[UNTERSUCHTER TEXT]

Das aenderte sich, als 1973 der Dollar seinen goldenen Boden verlor und das System der Wechselkurse in unberechenbare Schwankungen ueberging. Damit begann eine  Epoche der Instabilitaet in den globalen Finanzbeziehungen, die bis heute andauert. Die Ursache dieser Instabilitaet besteht letzten Endes darin, dass die wissenschaftlich-technischen Produktivkraefte ueber die moderne Geldwirtschaft hinausgewachsen sind. Das bedeutet, dass die Geldzeichen keine reale Wertsubstanz mehr repraesentieren, sondern nur noch den irreal
gewordenen Kredit. Auf diese Weise haben sich auch die Verhaeltnisse der internationalen Zahlungsbilanzen auf den Kopf gestellt: Bei frei flottierenden Wechselkursen, die durch bi- oder multilaterale Abkommen kaum gebaendigt werden koennen, sind die Stroeme des Geldkapitals nicht mehr der Ausdruck von realen Warenstroemen, sondern umgekehrt ist die Produktion von
Guetern (und damit das materielle Leben ganzer Laender und Erdteile) nur noch ein Nebenaspekt der um den Globus schwappenden Liquiditaet.

In den 80er Jahren begannen sich vor diesem Hintergrund die Notfaelle der Zahlungsbilanz- und
Waehrungskrisen zu haeufen. Seitdem ist der IMF im Dauereinsatz. Zunaechst war es die beruechtigte Schuldenkrise der 3. Welt, die ein Rettungspaket nach dem anderen erforderte. Der IMF musste nicht nur permanent SZR-Reserven zuteilen, sondern trat als globaler Krisenmanager auf, um die Glaeubiger des internationalen Finanzsystems unter einen Hut zu
bringen. Gleichzeitig mauserten sich seine Experten zur "Schattenregierung" der Schuldnerlaender. Die finanzielle Feuerwehr des IMF operierte als gesellschaftlicher Brandstifter, indem sie den staatlichen Bankrotteuren drastische soziale Einschnitte verordnete, um wenigstens einen teilweisen Abfluss von Zins- und Tilgungsraten zu erpressen.

Vorlaeufig wurde die 80er-Jahre-Krise gestoppt, weil sich die meist langfristigen staatlichen Kredite der Schuldnerlaender mit hohen Abschlaegen umschulden liessen und seither unter der Bezeichnung "Brady-Bonds" (benannt nach dem damaligen US-Finanzminister) als spekulative Papiere zirkulieren. Grundsaetzlich geloest wurde das Problem damit nicht, sondern nur auf die
Zukunft verschoben. Wichtig fuer die kurzfristige Logik der Finanzmaerkte ist allein, dass die Abschlaege (das heisst die Vernichtung von irrealem Geldkapital) unter der Schmerzgrenze bleiben und das komplexe System der Buchungen ueber Wasser gehalten wird. Die Zuteilungen von SZR durch den IMF sind ja definitionsgemaess nichts als zeitweilige Ueberbrueckungskredite, die wieder abgetragen werden muessen. Es geht also immer nur um die Sicherstellung der akuten Zahlungsfaehigkeit, nicht um langfristige strategische Anlagen. Das Ganze beruht auf der Fiktion, dass es lediglich eine Luecke im realen Wertschoepfungspropzess zu "ueberbruecken" gilt. Dass da nur noch ein riesiges schwarzes Loch gaehnt, ist nicht vorgesehen und wird verdraengt.

[/UNTERSUCHTER TEXT]
[ERFASSTE DATEN]

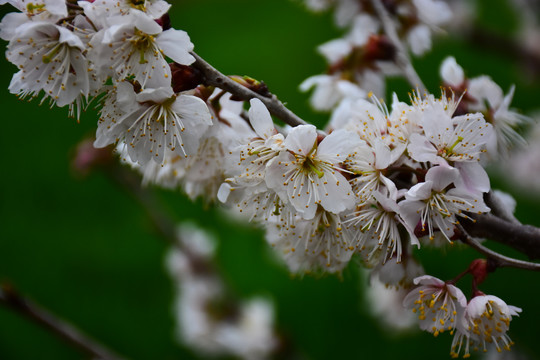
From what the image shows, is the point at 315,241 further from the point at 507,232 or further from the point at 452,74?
the point at 452,74

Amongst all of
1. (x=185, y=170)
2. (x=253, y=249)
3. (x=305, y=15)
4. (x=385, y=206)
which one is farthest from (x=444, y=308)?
(x=305, y=15)

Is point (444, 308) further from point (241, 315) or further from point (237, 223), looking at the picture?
point (237, 223)

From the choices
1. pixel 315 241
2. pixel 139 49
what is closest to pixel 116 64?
pixel 139 49

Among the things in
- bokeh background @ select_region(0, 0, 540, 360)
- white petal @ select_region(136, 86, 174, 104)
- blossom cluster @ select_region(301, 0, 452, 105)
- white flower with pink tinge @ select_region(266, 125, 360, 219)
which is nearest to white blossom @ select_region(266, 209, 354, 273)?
white flower with pink tinge @ select_region(266, 125, 360, 219)

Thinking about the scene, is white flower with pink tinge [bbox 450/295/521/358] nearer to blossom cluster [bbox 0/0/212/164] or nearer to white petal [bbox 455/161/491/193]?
white petal [bbox 455/161/491/193]

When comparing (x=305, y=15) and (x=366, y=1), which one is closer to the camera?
(x=366, y=1)
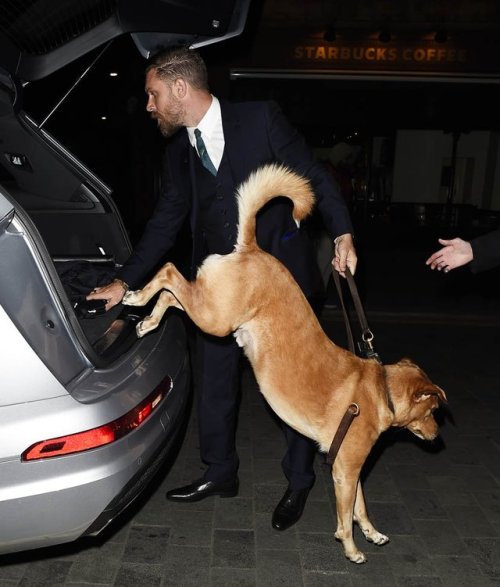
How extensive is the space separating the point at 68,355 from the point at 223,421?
1390 mm

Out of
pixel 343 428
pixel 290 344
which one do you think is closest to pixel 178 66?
pixel 290 344

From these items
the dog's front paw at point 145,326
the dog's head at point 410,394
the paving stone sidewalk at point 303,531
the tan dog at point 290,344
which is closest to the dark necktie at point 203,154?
the tan dog at point 290,344

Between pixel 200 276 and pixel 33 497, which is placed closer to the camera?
pixel 33 497

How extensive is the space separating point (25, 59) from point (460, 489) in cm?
375

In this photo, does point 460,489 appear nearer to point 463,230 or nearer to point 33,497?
point 33,497

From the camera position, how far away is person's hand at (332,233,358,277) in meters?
2.98

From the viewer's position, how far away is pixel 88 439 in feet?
7.20

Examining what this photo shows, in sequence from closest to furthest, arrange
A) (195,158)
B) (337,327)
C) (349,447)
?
(349,447) → (195,158) → (337,327)

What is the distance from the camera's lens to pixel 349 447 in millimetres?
2816

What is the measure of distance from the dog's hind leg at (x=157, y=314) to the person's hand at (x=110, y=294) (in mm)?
232

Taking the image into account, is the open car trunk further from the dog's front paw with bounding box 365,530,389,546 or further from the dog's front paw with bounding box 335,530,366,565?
the dog's front paw with bounding box 365,530,389,546

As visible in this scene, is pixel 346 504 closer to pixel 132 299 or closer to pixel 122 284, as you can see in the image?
pixel 132 299

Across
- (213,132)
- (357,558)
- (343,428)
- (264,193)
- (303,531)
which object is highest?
(213,132)

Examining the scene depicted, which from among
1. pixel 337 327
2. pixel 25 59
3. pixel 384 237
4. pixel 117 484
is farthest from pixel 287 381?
pixel 384 237
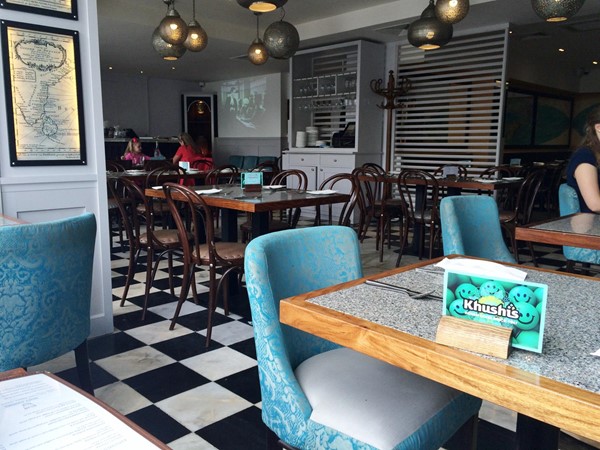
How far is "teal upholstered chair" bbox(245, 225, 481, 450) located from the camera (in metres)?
1.16

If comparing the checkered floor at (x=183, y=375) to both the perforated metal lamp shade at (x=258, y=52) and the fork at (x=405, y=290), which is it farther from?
the perforated metal lamp shade at (x=258, y=52)

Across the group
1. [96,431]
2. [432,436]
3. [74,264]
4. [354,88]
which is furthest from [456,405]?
[354,88]

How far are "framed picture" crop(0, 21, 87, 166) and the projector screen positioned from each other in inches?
329

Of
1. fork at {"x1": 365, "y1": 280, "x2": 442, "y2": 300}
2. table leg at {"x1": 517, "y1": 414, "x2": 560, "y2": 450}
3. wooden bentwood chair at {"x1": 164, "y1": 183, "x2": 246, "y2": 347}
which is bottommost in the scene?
table leg at {"x1": 517, "y1": 414, "x2": 560, "y2": 450}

[/ERFASSTE DATEN]

• [AUFGABENSTELLUNG]: Ersetze im Text über den IMF „Feuerwehr“ durch „Eingreiftruppe“ und gib den Abschnitt wieder, beginnend mit „In den 80er“ und weiter bis einschließlich „Tilgungsraten zu erpressen.“.

• [LÖSUNG]:
In den 80er Jahren begannen sich vor diesem Hintergrund die Notfaelle der Zahlungsbilanz- und
Waehrungskrisen zu haeufen. Seitdem ist der IMF im Dauereinsatz. Zunaechst war es die beruechtigte Schuldenkrise der 3. Welt, die ein Rettungspaket nach dem anderen erforderte. Der IMF musste nicht nur permanent SZR-Reserven zuteilen, sondern trat als globaler Krisenmanager auf, um die Glaeubiger des internationalen Finanzsystems unter einen Hut zu
bringen. Gleichzeitig mauserten sich seine Experten zur "Schattenregierung" der Schuldnerlaender. Die finanzielle Eingreiftruppe des IMF operierte als gesellschaftlicher Brandstifter, indem sie den staatlichen Bankrotteuren drastische soziale Einschnitte verordnete, um wenigstens einen teilweisen Abfluss von Zins- und Tilgungsraten zu erpressen.